Peer pressure is often cited for regretful behavior, but now an ex-principal is using it to explain why he stole almost $59,000 from the school district that employed him.    

The Detroit Free Press’s Tresa Baldas reports that Ronnie Sims, ex-principal of Fleming Elementary and Brenda Scott Middle School, received a 15-month prison sentence for receiving kickbacks in an ongoing, million-dollar bribery scheme that stripped funds from Detroit Public Schools.

Sims' reasoning at his sentencing was that he felt pressured.

He told a judge that his peers pressured him to do business with a vendor named Norman Shy.

More from Baldas of the The Detroit Free Press:

In court today, Sims explained to U.S. District Judge Victoria Roberts why he did what he did. "I was kind of pressured," said Sims, claiming that "there were a couple of people pressuring principals" to use Shy. And if you didn't use Shy, "they just acted like you don't exist," Sims said, claiming he would be left out of conversations or forced to sit alone at a table on certain occasions.
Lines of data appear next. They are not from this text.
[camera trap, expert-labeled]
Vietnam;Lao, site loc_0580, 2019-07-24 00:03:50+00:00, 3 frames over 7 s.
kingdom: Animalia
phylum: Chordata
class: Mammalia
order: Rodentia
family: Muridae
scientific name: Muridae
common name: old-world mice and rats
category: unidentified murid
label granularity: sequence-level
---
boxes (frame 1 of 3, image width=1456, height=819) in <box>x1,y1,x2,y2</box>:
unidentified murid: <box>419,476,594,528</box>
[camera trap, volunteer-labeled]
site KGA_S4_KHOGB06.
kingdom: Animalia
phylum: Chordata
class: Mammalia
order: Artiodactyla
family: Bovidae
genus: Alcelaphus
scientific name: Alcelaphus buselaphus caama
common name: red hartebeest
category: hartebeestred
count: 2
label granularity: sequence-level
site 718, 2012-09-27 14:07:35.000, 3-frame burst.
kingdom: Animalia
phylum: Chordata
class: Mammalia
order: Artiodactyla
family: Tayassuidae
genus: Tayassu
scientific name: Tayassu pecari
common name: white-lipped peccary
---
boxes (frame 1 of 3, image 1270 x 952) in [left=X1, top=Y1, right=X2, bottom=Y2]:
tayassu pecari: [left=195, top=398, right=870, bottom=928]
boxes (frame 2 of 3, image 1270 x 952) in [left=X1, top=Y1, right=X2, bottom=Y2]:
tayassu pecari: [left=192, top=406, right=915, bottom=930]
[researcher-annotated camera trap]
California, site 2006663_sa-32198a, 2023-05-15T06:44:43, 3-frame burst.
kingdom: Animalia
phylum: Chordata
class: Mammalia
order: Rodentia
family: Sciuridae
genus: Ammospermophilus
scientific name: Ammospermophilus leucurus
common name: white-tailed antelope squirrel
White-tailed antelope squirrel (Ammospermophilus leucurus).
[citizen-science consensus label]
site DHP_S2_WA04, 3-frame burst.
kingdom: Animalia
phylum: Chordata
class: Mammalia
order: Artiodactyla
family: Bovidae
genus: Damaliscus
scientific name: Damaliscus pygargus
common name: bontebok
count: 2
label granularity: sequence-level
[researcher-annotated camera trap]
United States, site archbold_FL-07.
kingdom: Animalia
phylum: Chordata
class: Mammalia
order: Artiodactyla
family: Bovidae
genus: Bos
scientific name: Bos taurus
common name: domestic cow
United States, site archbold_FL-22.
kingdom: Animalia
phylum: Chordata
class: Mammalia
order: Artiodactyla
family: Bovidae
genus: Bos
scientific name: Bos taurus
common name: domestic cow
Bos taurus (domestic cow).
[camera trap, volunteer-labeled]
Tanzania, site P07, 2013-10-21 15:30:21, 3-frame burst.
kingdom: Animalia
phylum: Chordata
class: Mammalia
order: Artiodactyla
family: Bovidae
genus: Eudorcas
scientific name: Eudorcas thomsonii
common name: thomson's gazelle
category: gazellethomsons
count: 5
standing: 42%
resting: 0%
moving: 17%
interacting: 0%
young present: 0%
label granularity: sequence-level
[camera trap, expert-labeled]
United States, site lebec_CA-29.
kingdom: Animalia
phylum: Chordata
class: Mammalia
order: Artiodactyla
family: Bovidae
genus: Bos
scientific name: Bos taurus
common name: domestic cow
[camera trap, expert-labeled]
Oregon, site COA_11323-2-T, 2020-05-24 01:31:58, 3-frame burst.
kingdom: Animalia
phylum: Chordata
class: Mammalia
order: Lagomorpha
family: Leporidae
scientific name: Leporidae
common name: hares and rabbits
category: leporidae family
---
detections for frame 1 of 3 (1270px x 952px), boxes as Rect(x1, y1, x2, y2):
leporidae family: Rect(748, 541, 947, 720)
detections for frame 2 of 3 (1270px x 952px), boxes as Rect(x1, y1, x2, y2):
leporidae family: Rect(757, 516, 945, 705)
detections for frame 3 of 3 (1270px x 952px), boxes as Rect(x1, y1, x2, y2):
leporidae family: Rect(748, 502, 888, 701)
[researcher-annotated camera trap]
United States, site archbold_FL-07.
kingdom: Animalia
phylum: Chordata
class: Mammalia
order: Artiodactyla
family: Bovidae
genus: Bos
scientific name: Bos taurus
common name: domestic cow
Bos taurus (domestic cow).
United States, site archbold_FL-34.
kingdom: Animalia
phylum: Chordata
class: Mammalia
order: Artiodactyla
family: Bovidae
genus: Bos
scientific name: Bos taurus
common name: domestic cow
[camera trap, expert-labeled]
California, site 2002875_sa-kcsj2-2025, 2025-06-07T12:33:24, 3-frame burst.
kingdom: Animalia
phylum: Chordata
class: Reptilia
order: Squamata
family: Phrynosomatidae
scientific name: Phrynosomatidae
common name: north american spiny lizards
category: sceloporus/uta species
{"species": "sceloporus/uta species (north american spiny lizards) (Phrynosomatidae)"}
Baldas reports that Sims received kickbacks from 2008 to 2012 that he partially spent on casino gambling, air travel, hotels, groceries and gas.

In all, 12 principals and one DPS administrator were charged with participating in the scheme. Sims was the first principal to receive a sentence. 

Norman Shy orchestrated the scandal through AllState Sales — a school supplies company he ran. Michigan Radio’s Sarah Cwiek reports that Shy plead guilty and was recently sentenced to five years in prison.